5.3.10. Observability
You can’t fix what you can’t see.
As your software grows, bugs will happen, performance will degrade, and strange issues will show up in production that never happened in development. Observability is how you deal with that.
Observability is the practice of collecting and analyzing data from your running software so you can understand how it's behaving—and why it's behaving that way. It helps you debug problems, monitor performance, and keep your systems reliable.
The Core Pillars of Observability
Observability is often broken into three pillars:
1. Logging
Logs are text-based records of what your software is doing.
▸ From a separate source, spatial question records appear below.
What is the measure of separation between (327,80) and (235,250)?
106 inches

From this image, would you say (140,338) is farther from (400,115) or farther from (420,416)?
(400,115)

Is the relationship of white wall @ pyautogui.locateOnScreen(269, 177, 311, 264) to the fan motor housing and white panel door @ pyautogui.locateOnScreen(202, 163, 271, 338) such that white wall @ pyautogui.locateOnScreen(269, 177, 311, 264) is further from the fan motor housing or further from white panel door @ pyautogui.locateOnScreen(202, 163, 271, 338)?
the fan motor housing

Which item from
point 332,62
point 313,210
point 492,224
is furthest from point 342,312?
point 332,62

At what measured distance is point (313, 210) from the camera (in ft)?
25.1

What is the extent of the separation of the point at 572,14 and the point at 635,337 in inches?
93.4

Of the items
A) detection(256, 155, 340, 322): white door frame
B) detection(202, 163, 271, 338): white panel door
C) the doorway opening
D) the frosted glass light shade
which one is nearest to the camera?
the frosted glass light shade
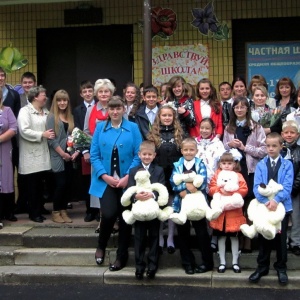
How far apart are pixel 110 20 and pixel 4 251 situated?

Think of them as time-stamped messages that your app writes out as it runs.
Example:
[2025-06-20 12:00:01] User 42 logged in.
[2025-06-20 12:00:05] Error: Payment failed due to missing token.
Logs help you:
- See what happened right before a crash
- Trace a user's activity through the system
- Capture errors and internal state
Use structured logs (e.g. JSON) if possible, so machines can parse and search them easily.
2. Metrics
Metrics are numeric data points collected over time. These are used to monitor trends and performance at a glance.
Examples:
- Requests per second
- Error rate
- Average response time
- CPU or memory usage
Metrics are great for dashboards and alerts. You don’t read metrics line-by-line—you graph them.
3. Tracing
Tracing shows the flow of a single request as it travels through your system, especially in a microservice or distributed architecture.
A trace helps answer:
- Where did the request slow down?
- Which service caused the failure?
- How long did each step take?
Tools like OpenTelemetry, Jaeger, and Honeycomb provide distributed tracing features.
Why Observability Matters
- Faster debugging: You can’t just console.log your way through production bugs.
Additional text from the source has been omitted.